Set exercise:
Put every line of the listing below, from the line containing "Based on what" through the final line of the listing (both ends included), into a Markdown table with the columns Row and Text. Number each line in order, and leave out blank lines.
____________
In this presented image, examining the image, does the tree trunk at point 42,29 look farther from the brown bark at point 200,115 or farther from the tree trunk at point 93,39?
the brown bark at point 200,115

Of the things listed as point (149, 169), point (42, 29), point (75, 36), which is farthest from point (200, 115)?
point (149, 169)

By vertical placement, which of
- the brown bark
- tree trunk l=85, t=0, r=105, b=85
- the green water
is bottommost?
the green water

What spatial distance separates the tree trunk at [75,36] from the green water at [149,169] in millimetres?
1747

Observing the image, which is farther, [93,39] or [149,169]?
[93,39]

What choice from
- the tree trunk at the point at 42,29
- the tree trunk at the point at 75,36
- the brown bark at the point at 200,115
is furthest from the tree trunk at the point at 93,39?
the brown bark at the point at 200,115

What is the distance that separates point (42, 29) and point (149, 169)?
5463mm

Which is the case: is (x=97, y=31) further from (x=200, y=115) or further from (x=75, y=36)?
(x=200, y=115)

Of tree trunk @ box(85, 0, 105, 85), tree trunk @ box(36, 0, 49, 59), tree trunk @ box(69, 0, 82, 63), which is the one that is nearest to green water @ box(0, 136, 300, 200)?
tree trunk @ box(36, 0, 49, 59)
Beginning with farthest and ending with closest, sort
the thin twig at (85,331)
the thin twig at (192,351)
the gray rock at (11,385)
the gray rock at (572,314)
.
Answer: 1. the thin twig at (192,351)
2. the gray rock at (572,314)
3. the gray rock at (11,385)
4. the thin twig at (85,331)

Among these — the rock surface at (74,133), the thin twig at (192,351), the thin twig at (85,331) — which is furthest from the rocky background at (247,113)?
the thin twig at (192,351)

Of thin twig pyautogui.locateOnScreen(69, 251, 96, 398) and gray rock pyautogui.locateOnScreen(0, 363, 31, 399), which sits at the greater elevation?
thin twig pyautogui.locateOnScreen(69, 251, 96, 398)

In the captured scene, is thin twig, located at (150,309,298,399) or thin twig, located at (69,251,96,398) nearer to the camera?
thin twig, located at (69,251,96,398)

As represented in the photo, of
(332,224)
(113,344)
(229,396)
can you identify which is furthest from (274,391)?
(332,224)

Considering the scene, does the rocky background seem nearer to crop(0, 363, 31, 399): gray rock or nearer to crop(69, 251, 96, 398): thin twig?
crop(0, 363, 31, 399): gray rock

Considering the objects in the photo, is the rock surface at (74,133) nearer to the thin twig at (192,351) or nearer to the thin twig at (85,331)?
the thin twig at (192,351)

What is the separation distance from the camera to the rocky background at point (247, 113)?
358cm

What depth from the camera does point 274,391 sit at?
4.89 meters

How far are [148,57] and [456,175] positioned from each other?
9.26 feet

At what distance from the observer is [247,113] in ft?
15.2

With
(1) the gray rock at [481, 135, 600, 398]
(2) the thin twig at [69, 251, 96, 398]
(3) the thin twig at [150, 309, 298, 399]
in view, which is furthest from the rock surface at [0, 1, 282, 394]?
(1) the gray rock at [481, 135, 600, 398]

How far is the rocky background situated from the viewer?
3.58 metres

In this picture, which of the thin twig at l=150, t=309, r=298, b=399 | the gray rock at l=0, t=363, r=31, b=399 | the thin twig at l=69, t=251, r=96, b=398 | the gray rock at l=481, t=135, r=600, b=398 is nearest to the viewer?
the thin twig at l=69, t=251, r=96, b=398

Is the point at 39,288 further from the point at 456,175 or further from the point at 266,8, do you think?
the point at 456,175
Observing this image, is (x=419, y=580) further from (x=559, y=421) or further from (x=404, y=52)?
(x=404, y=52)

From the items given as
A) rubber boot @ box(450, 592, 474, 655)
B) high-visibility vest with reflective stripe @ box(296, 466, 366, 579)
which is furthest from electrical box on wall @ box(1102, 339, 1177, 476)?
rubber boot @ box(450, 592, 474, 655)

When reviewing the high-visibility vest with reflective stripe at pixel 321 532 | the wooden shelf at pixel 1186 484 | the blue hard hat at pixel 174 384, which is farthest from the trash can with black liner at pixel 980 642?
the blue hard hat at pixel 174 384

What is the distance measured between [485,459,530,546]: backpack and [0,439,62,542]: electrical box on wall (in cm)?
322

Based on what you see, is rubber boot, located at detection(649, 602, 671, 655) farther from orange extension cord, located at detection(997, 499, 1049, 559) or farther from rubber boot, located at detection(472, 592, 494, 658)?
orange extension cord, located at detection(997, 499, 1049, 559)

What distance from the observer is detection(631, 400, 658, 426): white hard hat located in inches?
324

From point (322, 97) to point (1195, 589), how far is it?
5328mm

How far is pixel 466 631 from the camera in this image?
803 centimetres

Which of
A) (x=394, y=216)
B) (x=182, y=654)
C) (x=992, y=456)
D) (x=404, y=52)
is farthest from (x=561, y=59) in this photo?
____________
Solution to this exercise:
| Row | Text |
|---|---|
| 1 | Based on what you see, is rubber boot, located at detection(649, 602, 671, 655) farther from orange extension cord, located at detection(997, 499, 1049, 559) or farther from rubber boot, located at detection(472, 592, 494, 658)? |
| 2 | orange extension cord, located at detection(997, 499, 1049, 559) |
| 3 | What distance from the observer is detection(631, 400, 658, 426): white hard hat located in inches? |
| 4 | 324 |
| 5 | From point (322, 97) to point (1195, 589), how far is it? |
| 6 | 5328mm |
| 7 | How far is pixel 466 631 from the camera in this image? |
| 8 | 803 centimetres |
| 9 | Which of |
| 10 | A) (x=394, y=216) |
| 11 | B) (x=182, y=654) |
| 12 | C) (x=992, y=456) |
| 13 | D) (x=404, y=52) |
| 14 | is farthest from (x=561, y=59) in this photo? |